Saul, operating at the very heart of evil, needs someone with divine authority to perform this age-old, sacred liturgy of God’s Chosen People. More than that, he wishes to give the dead boy (whom, Saul claims, was born to someone not his wife) a rightful place within the bosom of his family. The efforts to bury him are dangerous and costly. For Saul, it is an act of redemption, colluder as he is with the death of so many of his Jewish compatriots. In pursuing it, he finds that inner voice that reconnects him with humanity.
ASKING a teacher if Jesus had an influence on Martin Luther King surely invites a no-brainer response; the kind you would give to someone wondering if God held any sway over Moses. This, according to the film God’s Not Dead 2 (Cert. PG), is an indictable offence in parts, if not all, of the United States.
It hardly feels credible in the land of the free that Grace (Melissa Joan Hart, after playing a teenage witch) is a Christian facing trial. The film’s producers (which include Pure Films and Believe Entertainment) start with the premise that Christians are under siege from a hostile atheistic culture. This notion requires an outstanding leap of faith by viewers, given how influential conservative Christianity is in American society.
Debates over school prayers may linger on, but this situation is quite different. Unfortunately, the rest of the film suffers from a lasting whiff of Religious Right paranoia. All that Grace does is provide, in a history lesson, some of King’s scriptural justification for the stance he took over civil rights. Tom (Jesse Metcalfe) is a rookie defence lawyer pitted against Ray Wise’s brimstone-and-treacle veteran prosecutor, Kane.
The film, mercifully, is partially redeemed by other factors. Pat Boone is a twinkly, ailing grandfather more committed here to friendly persuasion than the vitriolic conservative he is in real-life, one who describes liberalism as malignant cells. He gets some of the best lines, such as “Atheism doesn’t take away any pain, only hope.” Brooke (Hayley Orrantia), one of Grace’s students, adopts the Christian beliefs of her deceased brother. This new-found faith gives Brooke courage to oppose her parents, who are instrumental in seeking Grace’s prosecution. Amy (Trisha LaFache), in remission from cancer, also finds the Lord.
The film’s lack of subtlety turns the likes of David White as Pastor Dave into a Revd Gary Grinner of a figure. There is more chance of being struck by lightning than getting selected for jury service, he says. Bang on cue, there’s a crash of thunder as he is nominated.

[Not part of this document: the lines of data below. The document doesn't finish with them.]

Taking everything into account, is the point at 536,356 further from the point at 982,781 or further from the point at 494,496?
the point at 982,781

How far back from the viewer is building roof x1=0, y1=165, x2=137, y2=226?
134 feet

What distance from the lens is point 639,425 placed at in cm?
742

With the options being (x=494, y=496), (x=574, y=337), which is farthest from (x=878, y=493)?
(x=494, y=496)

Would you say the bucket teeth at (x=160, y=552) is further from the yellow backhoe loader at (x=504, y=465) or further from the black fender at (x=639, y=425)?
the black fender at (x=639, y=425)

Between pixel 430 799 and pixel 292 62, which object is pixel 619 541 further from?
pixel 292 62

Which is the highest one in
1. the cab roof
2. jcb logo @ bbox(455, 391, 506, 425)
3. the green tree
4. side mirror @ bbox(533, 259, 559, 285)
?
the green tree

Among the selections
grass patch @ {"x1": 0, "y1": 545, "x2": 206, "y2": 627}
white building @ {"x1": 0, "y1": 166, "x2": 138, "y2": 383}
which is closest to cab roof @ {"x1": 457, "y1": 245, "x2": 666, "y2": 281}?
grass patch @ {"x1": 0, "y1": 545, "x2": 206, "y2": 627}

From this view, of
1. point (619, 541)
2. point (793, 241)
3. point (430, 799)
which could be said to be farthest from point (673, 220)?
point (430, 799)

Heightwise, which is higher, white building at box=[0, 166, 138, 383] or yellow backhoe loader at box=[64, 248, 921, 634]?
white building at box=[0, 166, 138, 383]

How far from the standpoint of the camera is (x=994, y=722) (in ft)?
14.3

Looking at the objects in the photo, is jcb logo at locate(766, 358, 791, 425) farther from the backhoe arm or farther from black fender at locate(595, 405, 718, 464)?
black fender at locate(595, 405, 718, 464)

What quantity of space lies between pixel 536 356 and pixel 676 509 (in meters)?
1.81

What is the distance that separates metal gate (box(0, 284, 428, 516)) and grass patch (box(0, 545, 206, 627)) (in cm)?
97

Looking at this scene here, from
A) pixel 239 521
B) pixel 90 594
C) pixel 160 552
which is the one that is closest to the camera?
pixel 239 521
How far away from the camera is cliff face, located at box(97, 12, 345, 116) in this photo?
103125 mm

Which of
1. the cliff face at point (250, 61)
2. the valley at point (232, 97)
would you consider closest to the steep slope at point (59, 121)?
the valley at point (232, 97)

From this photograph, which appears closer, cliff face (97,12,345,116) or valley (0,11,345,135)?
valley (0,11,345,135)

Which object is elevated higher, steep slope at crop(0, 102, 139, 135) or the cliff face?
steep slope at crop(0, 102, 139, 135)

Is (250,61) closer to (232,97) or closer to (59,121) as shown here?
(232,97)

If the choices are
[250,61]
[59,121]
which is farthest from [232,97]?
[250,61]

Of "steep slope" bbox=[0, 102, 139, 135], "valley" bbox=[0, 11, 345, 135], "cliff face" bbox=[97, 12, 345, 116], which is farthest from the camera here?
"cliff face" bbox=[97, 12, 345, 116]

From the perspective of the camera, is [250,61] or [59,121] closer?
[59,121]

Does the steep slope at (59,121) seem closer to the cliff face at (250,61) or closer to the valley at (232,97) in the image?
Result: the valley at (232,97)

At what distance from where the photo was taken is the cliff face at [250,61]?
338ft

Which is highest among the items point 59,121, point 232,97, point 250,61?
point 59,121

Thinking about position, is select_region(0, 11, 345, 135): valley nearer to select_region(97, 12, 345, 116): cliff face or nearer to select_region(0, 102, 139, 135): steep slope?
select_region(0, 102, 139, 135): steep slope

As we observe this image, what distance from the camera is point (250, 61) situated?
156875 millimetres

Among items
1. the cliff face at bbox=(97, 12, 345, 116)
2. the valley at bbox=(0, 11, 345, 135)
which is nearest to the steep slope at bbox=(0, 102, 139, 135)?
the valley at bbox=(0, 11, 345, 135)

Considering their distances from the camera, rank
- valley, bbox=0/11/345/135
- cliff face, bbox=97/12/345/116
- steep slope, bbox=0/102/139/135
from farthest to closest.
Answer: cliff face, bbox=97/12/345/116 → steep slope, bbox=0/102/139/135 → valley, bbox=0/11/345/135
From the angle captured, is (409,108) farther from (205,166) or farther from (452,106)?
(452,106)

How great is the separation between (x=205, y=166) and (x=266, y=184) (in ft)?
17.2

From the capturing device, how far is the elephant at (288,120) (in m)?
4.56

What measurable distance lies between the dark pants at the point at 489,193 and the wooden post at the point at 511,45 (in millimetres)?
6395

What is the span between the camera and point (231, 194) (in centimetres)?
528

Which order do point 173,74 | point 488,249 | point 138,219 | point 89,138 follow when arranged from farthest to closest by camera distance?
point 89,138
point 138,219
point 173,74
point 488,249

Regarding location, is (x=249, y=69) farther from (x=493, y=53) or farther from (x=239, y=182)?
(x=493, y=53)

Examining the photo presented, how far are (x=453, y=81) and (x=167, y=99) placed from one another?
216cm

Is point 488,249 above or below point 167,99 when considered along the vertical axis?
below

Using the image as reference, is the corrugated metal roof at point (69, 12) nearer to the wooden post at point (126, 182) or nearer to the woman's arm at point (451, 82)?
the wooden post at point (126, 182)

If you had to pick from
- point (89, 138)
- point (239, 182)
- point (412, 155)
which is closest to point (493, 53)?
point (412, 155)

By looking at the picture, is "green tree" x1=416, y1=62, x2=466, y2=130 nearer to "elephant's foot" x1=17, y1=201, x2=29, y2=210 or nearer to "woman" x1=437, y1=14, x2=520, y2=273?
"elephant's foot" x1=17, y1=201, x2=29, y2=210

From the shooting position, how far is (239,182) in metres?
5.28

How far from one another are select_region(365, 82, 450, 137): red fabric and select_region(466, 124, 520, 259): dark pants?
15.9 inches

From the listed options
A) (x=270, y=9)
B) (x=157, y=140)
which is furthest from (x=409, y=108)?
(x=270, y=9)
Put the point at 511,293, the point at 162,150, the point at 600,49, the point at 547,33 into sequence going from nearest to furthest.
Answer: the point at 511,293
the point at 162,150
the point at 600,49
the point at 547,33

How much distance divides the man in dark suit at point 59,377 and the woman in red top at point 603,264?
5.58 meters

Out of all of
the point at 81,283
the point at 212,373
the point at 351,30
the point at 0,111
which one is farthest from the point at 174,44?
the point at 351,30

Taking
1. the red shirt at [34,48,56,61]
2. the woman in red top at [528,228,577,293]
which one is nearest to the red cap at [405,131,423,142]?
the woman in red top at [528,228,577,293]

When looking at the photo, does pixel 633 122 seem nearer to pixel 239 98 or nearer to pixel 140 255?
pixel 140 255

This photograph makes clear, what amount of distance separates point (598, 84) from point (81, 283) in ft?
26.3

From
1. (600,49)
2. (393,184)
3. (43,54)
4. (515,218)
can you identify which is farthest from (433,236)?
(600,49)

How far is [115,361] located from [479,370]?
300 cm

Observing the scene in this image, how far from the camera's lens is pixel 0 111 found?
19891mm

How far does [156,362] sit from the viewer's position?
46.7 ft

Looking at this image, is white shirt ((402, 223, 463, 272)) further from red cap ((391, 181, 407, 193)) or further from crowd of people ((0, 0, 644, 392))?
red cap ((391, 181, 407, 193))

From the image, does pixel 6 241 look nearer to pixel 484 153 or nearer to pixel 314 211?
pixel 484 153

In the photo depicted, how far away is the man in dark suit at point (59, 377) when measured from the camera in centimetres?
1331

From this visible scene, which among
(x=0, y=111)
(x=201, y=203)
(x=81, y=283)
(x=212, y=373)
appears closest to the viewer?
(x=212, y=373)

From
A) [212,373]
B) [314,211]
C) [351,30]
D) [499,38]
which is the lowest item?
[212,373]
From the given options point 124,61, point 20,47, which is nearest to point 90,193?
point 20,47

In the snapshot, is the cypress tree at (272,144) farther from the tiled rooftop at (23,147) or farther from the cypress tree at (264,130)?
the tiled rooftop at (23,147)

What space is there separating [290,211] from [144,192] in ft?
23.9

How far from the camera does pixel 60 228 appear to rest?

When not in court, a would-be Christian, Yip (Paul Kwo), poses dozens of questions to Dave, but nothing fazes Dave; nor, for that matter, does it Grace. When Brooke asks (off-campus) how she does that, she answers “Jesus.”
Would that it were so simple. Or, rather, why aren’t we given any indications of how these people of faith deal so amicably with life’s awkward issues, ones where there is genuine debate and disagreement among Christians?
The fact is that they are never discussed. If the film is intended as a polemic, it fails. At best, it relies on the dictum that Christianity is caught, not taught. People who yearn for certainty might be attracted by, or envious of, these believers without a whisper of doubt, and whose reward seems to be living in very nice houses.
God’s Not Dead 2 is a sequel, one made on the back of a commercial, if not critical, success. Films like this alongside the Apocalypse series and Left Behind clearly have their following. I fear this one will, too.